This document describes the format of dynamic configuration files, files which you place in your document directories to give the server configuration information.
When these users need to configure something about their directory, it is unrealistic for you as the administrator to allow all of them access to the Netscape Server Manager. In these cases, it is useful to allow them a subset of configuration options so they can control only what they need to.
If you haven't read it already, you should read the form for enabling dynamic configuration files and understand the concepts it describes. You should also configure an area of your server to use these configuration files.
<Files PATTERN1> ... directives ... </Files> <Files PATTERN2> ... directives ... </Files>and so on. PATTERN1 and PATTERN2 are wildcard patterns which tell server which filesystem pathnames to apply the directives they surround to. Any pattern given is first prefixed with the directory containing the configuration file to ensure that it is only applied to subdirectories. There may be as many Files sets in the .nsconfig file as you need.

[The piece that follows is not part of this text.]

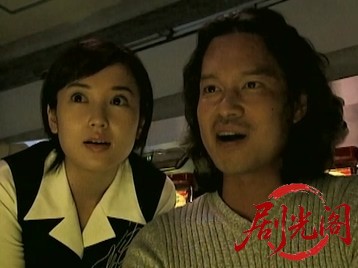 ワイルド・タッチ3 パチスロ大攻略 アステカ編.mkv_20260422_092253.095.jpg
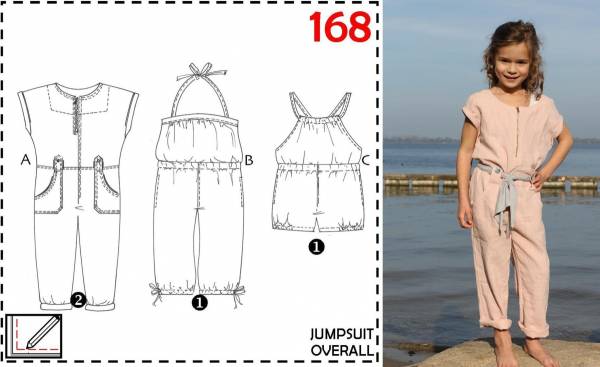 article Abacadabra-168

The file may contain blank lines, and lines which begin with a hash sign (#) will be treated as comments and ignored.
Each directive can take a variable number of parameters. The directives which can appear inside Files regions are:
AddType exp=SHEXP type=mime-type enc=http-encoding
AddType assigns the paths represented by the wildcard pattern SHEXP the given type or encoding. One or both of type and encoding can appear, but only one exp.
ErrorFile reason=error-string code=error-code
path=html-file
ErrorFile causes the HTML file described by the URL suffix path to be sent in place of the server's default error message when an error described by one or both of reason and code occur. path is a valid URL to the local server but without the http://server prefix. The error codes are the standard HTTP error codes and their reasons:
RequireAuth dbm=dbmfile userfile=user:passwords realm=string
userpat=PATTERN userlist=user1,user2,...usern
RequireAuth allows you to ask the user for a username and a password when accessing the directory. Realm is a unique string to tell your users which password they should use. dbm is a Netscape user database, or userfile is a simple file which consists of lines reading user:encryptedpassword one for each user. userpat and userlist determine which users from the given dbm or userfile are allowed access.
RestrictAccess method=HTTP-method type=allow|deny ip=addrpattern
dns=hostpattern return-code=403|404
RestrictAccess allows you to apply access control to the directory and restrict certain users. method is an optional parameter specifying as a wildcard pattern which HTTP methods to protect (no method means all of them). More than one RestrictAccess can appear in the file. type determines whether the IP address wildcard pattern or hostname wildcard pattern is allowed access or denied access. If the only RestrictAccess directives in a Files set are of type allow, then all hosts not specified by the patterns are denied.
Note that the order in which multiple RestrictAccess directives appear is important - the server will use the value from the last passing directive for the final result. The default for hosts not specified by a pattern is denial. For example, if you had the following directives in your configuration file:
RestrictAccess type=allow dns=* RestrictAccess type=deny dns=*.competitor.comThe server would allow anyone except people from competitor.com to access your pages. On the other hand, if you used:
RestrictAccess type=deny dns=*.competitor.com RestrictAccess type=allow dns=*Since the allow directive is last, it would still allow anyone from competitor.com to access your pages! Also note that without the dns=* entry, everyone would be denied (not just competitor.com.)